## WHAT THIS TASK INVOLVES
Find where "амплитуда – 5-20 °С." appears in the records below, then return that line and every later line exactly, stopping only at the last line.

>>>>

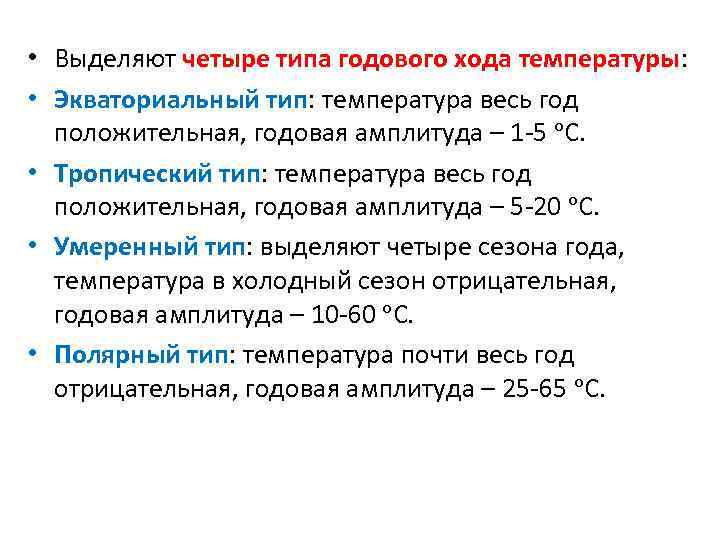 • Выделяют четыре типа годового хода температуры:

• Экваториальный тип: температура весь год положительная, годовая амплитуда – 1-5 °С.

• Тропический тип: температура весь год положительная, годовая амплитуда – 5-20 °С.

• Умеренный тип: выделяют четыре сезона года, температура в холодный сезон отрицательная, годовая амплитуда – 10-60 °С.

• Полярный тип: температура почти весь год отрицательная, годовая амплитуда – 25-65 °С.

<<<<

## TASK SOLUTION
• Тропический тип: температура весь год положительная, годовая амплитуда – 5-20 °С.

• Умеренный тип: выделяют четыре сезона года, температура в холодный сезон отрицательная, годовая амплитуда – 10-60 °С.

• Полярный тип: температура почти весь год отрицательная, годовая амплитуда – 25-65 °С.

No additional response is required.